练习任务 →
A. 根据节选回答下列问题:
(i) 在每日数据 100GB、保留 30 天的例子中,总分片数约为多少?
(ii) 写入优化中,refresh_interval 的优化值是多少?
(iii) RBAC黄金法则中的定期权限审计多久进行一次?
B. 抄写节选中的一段原文:从含有“- 定期权限审计(每月检查权限分配)”的那句开始,写到“1️⃣ 创建角色(限制访问特定索引)”为止。

节选 →
|---|

例如:每日数据 100GB,保留 30 天 → 总分片数 = (100GB*30)/40GB ≈ 75
按 5 节点均分,每节点 15 分片
避免字段爆炸
用 flattened
类型处理动态字段(如 JSON 日志)
7.3:查询优化
filter -> query
"query": {
"bool": {
"filter": [{"range": {"timestamp": {"gte": "now-1d"}}}], // 不计算得分
"must": [{"match": {"product": "phone"}}] // 计算得分
}
}
深度分页替代方案
GET /index/_search
{
"size": 100,
"sort": [{"timestamp": "desc"}, {"_id": "asc"}],
"search_after": ["2023-10-01T00:00:00", "abcd1234"]
}
7.4:写入优化
参数 | 优化值 | 效果 |
---|---|---|
refresh_interval |
30s |
减少 Lucene 段生成频率 |
translog.durability |
async |
异步写 translog(风险:丢失 5s 数据) |
indices.memory.index_buffer_size |
20% |
增大索引缓冲区内存占比 |
二:安全
1:认证与授权
1.1:基础安全
修改elasticsearch.yml
xpack.security.enabled: true
xpack.security.transport.ssl.enabled: true
1.2:内置用户初始化
bin/elasticsearch-setup-passwords auto # 自动生成密码
1.3:RBAC 权限控制
RBAC黄金法则
- 最小权限原则(用户只拥有必要权限)
- 角色继承机制(创建基础角色+部门扩展角色)
- 定期权限审计(每月检查权限分配)
权限类别 | 权限示例 | 说明 |
---|---|---|
集群权限 | monitor , manage , all |
控制集群级操作(如节点状态查看、设置修改) |
索引权限 | read , write , delete_index |
控制对特定索引的操作权限 |
字段级权限 | grant: ['*'], except: ['salary'] |
控制对索引字段的访问 |
文档级权限 | { "term": { "department": "engineering" } } |
基于文档内容的访问控制 |
应用权限 | kibana_admin , logs_viewer |
控制 Kibana 等应用的访问 |
1️⃣ 创建角色(限制访问特定索引)

|---|

给定数据 →
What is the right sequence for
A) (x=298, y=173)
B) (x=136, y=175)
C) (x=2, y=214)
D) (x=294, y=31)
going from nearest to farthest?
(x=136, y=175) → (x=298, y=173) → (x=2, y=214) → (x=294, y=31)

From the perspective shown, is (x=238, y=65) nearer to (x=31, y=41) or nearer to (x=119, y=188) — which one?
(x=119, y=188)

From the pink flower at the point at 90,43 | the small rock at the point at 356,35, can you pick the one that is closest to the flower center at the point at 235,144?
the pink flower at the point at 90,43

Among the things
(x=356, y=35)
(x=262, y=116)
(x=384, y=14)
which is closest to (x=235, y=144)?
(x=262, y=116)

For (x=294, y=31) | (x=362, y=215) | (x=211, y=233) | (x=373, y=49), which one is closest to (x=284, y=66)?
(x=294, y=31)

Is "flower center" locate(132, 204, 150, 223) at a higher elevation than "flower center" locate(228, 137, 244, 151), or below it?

|---|

预期结果 →
A.
(i) 约 75 个。
(ii) 30s。
(iii) 每月一次。

B.
- 定期权限审计(每月检查权限分配)
权限类别 | 权限示例 | 说明 |
---|---|---|
集群权限 | monitor , manage , all |
控制集群级操作(如节点状态查看、设置修改) |
索引权限 | read , write , delete_index |
控制对特定索引的操作权限 |
字段级权限 | grant: ['*'], except: ['salary'] |
控制对索引字段的访问 |
文档级权限 | { "term": { "department": "engineering" } } |
基于文档内容的访问控制 |
应用权限 | kibana_admin , logs_viewer |
控制 Kibana 等应用的访问 |
1️⃣ 创建角色(限制访问特定索引)